### WORK TO DO
(a) In the review of Parallax, write out the stretch from "Morrissey knows that" through "for omnivorous Completes." again, substituting "flaws" for "failures".
(b) Proceed with the review of Parallax, picking up after its last sentence.

### PASSAGE GIVEN
+ + + + + + +

Farrar, Straus, & Giroux. 2013. 224 pages.

Reviewed by Joshua Jones

An Irish poet—especially one from the North—can languish under the pressures of her predecessors like Seamus Heaney, Paul Muldoon, and Eavan Boland. But Sinead Morrissey’s selected poems, Parallax, opens a new gap for Irish poets to occupy. She moves beyond many of the “traditionally” Irish questions of essentializing local identity to explore history and globalization, often through the contemporary experience of motherhood.

​The collection’s title is apt. As Morrissey reminds us at the beginning of the final section of the book, a Parallax is an “Apparent displacement, or difference in the apparent position, of an object, caused by change… of position of the point of observation.” The use of this term suggests that we keep James Joyce’s Ulysses in mind as we read, but Morrissey departs from other Irish poets like Heaney or McGovern who treat Joyce directly. We only see Joyce in a parallax of sorts; Morrissey gives the reader glimpses of him never as the traditional image of the Dubliner with the eyepatch but in the faces of people populating the various urban landscapes she explores. Without any hint of “Bloomian” anxieties, Morrissey hops from speaker to speaker, location to location, and form to form in ways that reflect the multivalent and globalized world that poetry must face today.

Morrissey knows that a book of selected poems presents challenges. In “Reading the Greats,” she asks herself,

Is it for their failures that I love them?
Ignoring the regulation of Selected Poems,
with everything in that should be in–
all belted & buttoned & shining–
I opt instead for omnivorous Completes.

She acknowledges that any selection she makes of her work compromises her particularity as a poet, but the image of a “Selected Poems” as “belted & and buttoned & shining” suits the book. While the narrative arcs of the first three collections in Parallax have been diminished to a degree by her cuts, she chooses poems that highlight the strength of the whole. She begins building and reinforcing the essential trope of the parallax early on by presenting us with multiple physical, personal, and temporal perspectives from which to look out. Just in the first section, Between Here and There, we find ourselves in Belfast, Kyoto, and a “midnight-bound Vegas plane” offering their unique vantages without attempting to totalize or justify them.

+ + + + + + +

### DATASET EXCERPTS
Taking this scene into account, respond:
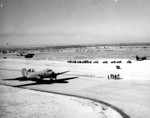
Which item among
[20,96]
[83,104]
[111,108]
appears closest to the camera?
[111,108]

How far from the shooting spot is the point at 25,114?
13039mm

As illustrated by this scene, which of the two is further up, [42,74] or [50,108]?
[42,74]

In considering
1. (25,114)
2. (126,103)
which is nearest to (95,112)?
(126,103)

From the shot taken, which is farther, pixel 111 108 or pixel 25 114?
pixel 111 108

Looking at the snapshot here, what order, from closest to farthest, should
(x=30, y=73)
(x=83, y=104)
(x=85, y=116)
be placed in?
(x=85, y=116) < (x=83, y=104) < (x=30, y=73)

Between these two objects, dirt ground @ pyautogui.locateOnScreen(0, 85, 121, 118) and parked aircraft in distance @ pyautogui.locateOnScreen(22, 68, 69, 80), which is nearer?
dirt ground @ pyautogui.locateOnScreen(0, 85, 121, 118)

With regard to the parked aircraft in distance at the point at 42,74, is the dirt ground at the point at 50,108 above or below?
below

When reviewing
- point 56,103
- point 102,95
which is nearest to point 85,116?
point 56,103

+ + + + + + +

### ANSWERS FOR THE EXERCISE
(a)
Morrissey knows that a book of selected poems presents challenges. In “Reading the Greats,” she asks herself,

Is it for their flaws that I love them?
Ignoring the regulation of Selected Poems,
with everything in that should be in–
all belted & buttoned & shining–
I opt instead for omnivorous Completes.

(b)
​But while her poems hop from location to location and even time to time, Morrissey holds the collection together by turning her gaze to the themes of motherhood and loss again and again. These depictions of the grieving mother cut through the easy sentimentality of maternal affection and very often leave us unable to speak. In “Stitches,” she leads us from “extravagance in speech / and every spilled, exploded word [that] has been a stitch / in a blanket made for an imaginary baby” to the silence of “the screen said darkness—no spine, no heart. / And the stitches came apart.” She fashions a narrative out of synesthesia—we can nearly “see” the white noise of the fatal sonogram in these lines’ sibilance—blending the language of the visual and auditory, mimicking the disorientation of trauma.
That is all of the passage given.